Distinct IRF6 dysfunction mechanisms in syndromic orofacial clefts: Computational evidence for allosteric versus direct disruption.
Ana Luiza Meneguci Moreira Franco, Deborah Antunes, Ana Clara Rodrigues Moreira Gomes, Bruno Santos de Barros Dias, Henrique Pessoa Ladvocat Cintra, Ana Carolina Ramos Guimarães, Elizeu Fagundes de Carvalho, Fernando Regla Vargas, Flávia Martinez de Carvalho
Abstract
Open AccessOrofacial clefts (OC) are a congenital anomaly typically classified as syndromic or non-syndromic. Among the syndromic cases, Van der Woude syndrome (VWS) and popliteal pterygium syndrome (PPS) are primarily caused by pathogenic variants in IRF6, which encodes a transcriptional factor essential for orofacial development. Our aim is to identify and characterize IRF6 variants in two syndromic OC cases and assess their structural and functional consequences through computational modeling.
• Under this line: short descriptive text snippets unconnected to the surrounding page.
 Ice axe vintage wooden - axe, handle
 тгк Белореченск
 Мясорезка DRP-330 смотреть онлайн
Sequencing of IRF6 exons 3, 4, 7, and 9 was conducted in one proband with VWS and one proband with PPS, as well as their parents. Structural impacts were measured through comparative modeling based on the IRF4-DNA complex, followed by molecular dynamics simulations. Binding free energies and protein-DNA interactions were assessed using MM/GBSA calculations and hydrogen bond occupancy analysis. We identified two pathogenic variants: NP_006138.1:p.(Ala16Val) in a VWS proband and NP_006138.1:p.(Arg84Cys) in a PPS proband, both confirmed as de novo. Variants were classified as pathogenic by the American College of Medical Genetics and Genomics criteria, and by most pathogenicity predictors. Molecular dynamics simulations showed that NP_006138.1:p.(Ala16Val) induces long-range allosteric effects with increased structural fluctuations, while NP_006138.1:p.(Arg84Cys) directly disrupts critical DNA-binding interactions. MM/GBSA analysis demonstrated reduced DNA-binding affinity for both variants, with NP_006138.1:p.(Arg84Cys) showing the most severe electrostatic disruption. Our computational analyses suggest that pathogenic IRF6 variants may impact DNA binding through distinct molecular mechanisms: NP_006138.1:p.(Ala16Val) potentially through allosteric conformational changes and NP_006138.1:p.(Arg84Cys) likely through direct disruption of the protein-DNA interface.